The Virtue in Inconsistency

Shawn Steggink
Bullshit.IST
Published in
3 min readFeb 20, 2017
Photo credit: Jonatan Pie

“Where you arrive does not matter so much as what sort of person you are when you arrive there” — Seneca

Look around, we are besieged by narratives seeking to influence our lives:

Buy a house in the suburbs then retire at 65.
Be sure to invest in the stock market.
Give a shit about what other people think so you’re always “employable”.
Take pain killers.
Pay attention to the news to be informed.
Get an MBA so you can work at a “prestigious” company.
Hire MBA grads so you appear to be a “prestigious” company.
Buy a new car and have a corner office to signal your success.
Do well on useless tests designed by nerds to show other nerds how smart they are.
Don’t hire people if they don’t interview well.
Sit still in class to go to a good school to get a good job.
Spend your life specializing in one thing and one thing only.
Don’t lift weights if you have back pain.

Narratives such as these beg for suckers to fall for them, someone who acts conditionally and uncritically on the external. In not toeing the line on these sucker-traps — instead acting unconditionally in accordance with their values — the virtuous can appear inconsistent.

People increasingly find the property of inconsistency admirable since it tends to signal authenticity as the societal narratives with which they deviate emphasize the superficial, particular and transient over the deep, general and timeless.

Here’s a short list of things which have an odor owing to consistency with some narrative, and note that they all hold true in the opposite order:

Lifting weights without reading books
Theoretical knowledge without practical experience
Consumption without creation
Success without failure
Higher education without manual labor
Book smarts without street smarts
Beauty without depth
Achievement without skin in the game
Scholarship without intellectual curiosity
Love without sacrifice
Upside gain without downside risk

On that last point, consider that the most reprehensible people of the 21st century (so far) are the bankers who collected fat bonuses while their irresponsibly constructed funds were making money yet did not lose a dime once their time bombs finally detonated and brought the whole system to its knees. Never trust a pilot who is not on the plane with you.
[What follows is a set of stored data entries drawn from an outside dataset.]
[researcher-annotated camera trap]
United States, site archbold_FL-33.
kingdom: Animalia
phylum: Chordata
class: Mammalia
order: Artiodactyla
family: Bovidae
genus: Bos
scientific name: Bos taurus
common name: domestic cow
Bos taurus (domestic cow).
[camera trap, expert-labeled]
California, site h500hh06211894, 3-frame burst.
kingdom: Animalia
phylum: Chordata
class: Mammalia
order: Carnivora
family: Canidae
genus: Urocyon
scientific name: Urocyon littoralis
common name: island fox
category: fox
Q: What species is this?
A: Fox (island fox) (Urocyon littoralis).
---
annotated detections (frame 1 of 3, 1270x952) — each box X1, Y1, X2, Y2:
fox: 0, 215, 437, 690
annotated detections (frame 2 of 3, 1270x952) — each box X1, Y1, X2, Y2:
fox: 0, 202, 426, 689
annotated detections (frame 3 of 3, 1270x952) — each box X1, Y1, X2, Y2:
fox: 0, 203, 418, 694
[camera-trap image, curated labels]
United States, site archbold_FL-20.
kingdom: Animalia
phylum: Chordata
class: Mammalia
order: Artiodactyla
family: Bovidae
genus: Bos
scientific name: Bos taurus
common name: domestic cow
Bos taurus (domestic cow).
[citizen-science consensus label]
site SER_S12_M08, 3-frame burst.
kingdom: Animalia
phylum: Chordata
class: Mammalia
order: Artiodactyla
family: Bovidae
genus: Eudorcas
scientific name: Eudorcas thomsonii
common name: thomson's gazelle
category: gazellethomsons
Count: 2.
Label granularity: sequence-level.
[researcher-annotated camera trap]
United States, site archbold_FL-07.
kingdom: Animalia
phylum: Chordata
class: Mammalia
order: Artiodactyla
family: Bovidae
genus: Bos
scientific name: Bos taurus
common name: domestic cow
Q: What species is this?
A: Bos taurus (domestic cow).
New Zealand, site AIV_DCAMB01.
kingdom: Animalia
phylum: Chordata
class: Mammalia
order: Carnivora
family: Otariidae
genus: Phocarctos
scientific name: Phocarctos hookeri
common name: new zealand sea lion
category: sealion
On the other hand, people exhibiting inconsistencies are interesting because their qualities don’t fit a narrative so cannot be interpreted by a pre-existing mental model. Wittiness is an attractive quality precisely because it signals both sharp intellect and a lack of nerdiness, two things which don’t tend to be conjoined.

The ancients were also familiar with the virtues of inconsistency — they studied enough mathematics to give form to literature and philosophy but enough literature and philosophy to give meaning to mathematics. Seneca, philosopher and guiding hand of the early Roman Empire, was the wealthiest man of his day yet chose to live periods in poverty. Not something typical of the wealthy.

Consider also how Jesus tells his followers to be poor in spirit, an idea inconsistent with the typical narrative of accumulation. Jonas Ellison points out that being poor in spirit means to walk around with an empty cup; to remain open to the unfoldment of your own soul rather than depending on an outside checklist.

In other words, the poor in spirit have an insatiable hunger for more understanding rather than the epistemic arrogance of the mediocre. What could be a better example of virtue than this?

Once you begin looking outside yourself for any part of yourself you have forfeited your freedom.

Let us, therefore, find and celebrate our inconsistencies.